Coding and Modulation

Power efficient communication requires higher order modulation and forward error correction (FEC) codes. We are working on pushing communication to the theoretical limits by implementing Shannon‘s blueprint. Two key concepts are distribution matching and probabilistic shaping, which combine non-uniform signaling with FEC. We design and implement state-of-the-art low-density parity-check (LDPC) and polar codes over binary and non-binary fields. We test our prototypes in close collaboration with industry.

Currently working in this area:

  • Emna Ben Yacoub
  • Mustafa Cemil Coşkun
  • Delcho Donev
  • Thomas Jerkovits
  • Marcin Pikus
  • Tobias Prinz
  • Patrick Schulte
  • Fabian Steiner
  • Thomas Wiegart
  • Peihong Yuan

Compressed Sensing, Machine Learning, Security

We are developing information theoretic frameworks, codes, and algorithms for signal processing problems such as machine learning and compressed sensing. As the need for secure communications increases, we concentrate on privacy and secrecy related topics such as physical unclonable functions

Currently working in this area:

  • Ali Rana Amjad
  • Onur Günlü
  • Lars Palzer

MIMO and Massive MIMO

The demand for higher data rates via wireless channels continues to grow. Base stations and terminals with many antennas are essential to meet the demand, and massive MIMO considers hundreds or thousands of antennas with simplified signal processing. Our research focuses on practical implications such as EIRP constraints and complexity reduction via few-bit analog-to-digital converters. We further try to consider physically correct modeling and realistic device constraints.
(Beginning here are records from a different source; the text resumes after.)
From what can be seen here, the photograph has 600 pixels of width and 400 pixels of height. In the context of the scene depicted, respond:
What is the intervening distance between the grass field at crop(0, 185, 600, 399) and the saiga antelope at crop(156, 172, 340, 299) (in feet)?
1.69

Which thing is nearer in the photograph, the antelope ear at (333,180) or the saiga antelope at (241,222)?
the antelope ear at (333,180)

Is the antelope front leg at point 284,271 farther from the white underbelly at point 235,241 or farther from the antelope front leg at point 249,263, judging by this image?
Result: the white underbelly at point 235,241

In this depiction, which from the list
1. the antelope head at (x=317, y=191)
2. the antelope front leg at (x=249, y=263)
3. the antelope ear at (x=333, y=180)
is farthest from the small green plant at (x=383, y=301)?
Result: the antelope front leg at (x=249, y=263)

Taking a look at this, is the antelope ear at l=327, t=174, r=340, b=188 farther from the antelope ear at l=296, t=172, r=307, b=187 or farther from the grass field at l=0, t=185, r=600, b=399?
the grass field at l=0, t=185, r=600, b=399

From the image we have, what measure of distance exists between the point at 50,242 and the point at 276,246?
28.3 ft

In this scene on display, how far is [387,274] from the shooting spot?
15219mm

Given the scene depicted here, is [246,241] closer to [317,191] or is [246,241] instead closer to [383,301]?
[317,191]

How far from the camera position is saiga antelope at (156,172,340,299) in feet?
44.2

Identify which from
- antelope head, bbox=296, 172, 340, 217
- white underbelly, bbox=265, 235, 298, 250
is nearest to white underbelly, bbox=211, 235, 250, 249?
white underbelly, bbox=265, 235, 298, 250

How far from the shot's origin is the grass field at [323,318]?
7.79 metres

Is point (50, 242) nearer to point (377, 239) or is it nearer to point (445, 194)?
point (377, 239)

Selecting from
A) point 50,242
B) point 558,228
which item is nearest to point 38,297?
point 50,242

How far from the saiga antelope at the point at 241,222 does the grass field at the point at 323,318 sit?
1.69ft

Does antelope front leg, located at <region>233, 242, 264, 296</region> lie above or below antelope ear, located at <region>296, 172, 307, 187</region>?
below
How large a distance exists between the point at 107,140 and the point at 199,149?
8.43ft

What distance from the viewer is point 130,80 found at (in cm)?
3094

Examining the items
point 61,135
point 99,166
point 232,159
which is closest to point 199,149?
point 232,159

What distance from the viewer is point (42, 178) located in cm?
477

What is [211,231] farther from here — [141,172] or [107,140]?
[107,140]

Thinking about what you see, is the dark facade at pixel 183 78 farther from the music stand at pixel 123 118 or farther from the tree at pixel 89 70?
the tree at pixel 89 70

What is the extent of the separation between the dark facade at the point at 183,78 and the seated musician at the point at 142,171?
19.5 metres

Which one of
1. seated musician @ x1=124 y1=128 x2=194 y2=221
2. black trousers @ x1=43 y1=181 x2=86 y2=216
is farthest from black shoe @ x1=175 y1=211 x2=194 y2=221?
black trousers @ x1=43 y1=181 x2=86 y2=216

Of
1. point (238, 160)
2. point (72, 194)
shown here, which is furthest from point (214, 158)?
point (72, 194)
Currently working in this area:

  • Amir Ahmadian
  • Andrei Nedelcu
  • Markus Staudacher

Optical Communications

Fiber optic cables form the backbone of our global communication networks, no other media allows a faster data exchange. A useful description of waveform propagation in optical fiber is given by the non-linear Schrödinger equation (NLSE). However, its form does not admit easy insight of information theoretically relevant quantities such as capacity. Recently, the Non-Linear Fourier  Transform (NFT) was suggested as a means to explain some of the effects observed before. We are investigating this approach.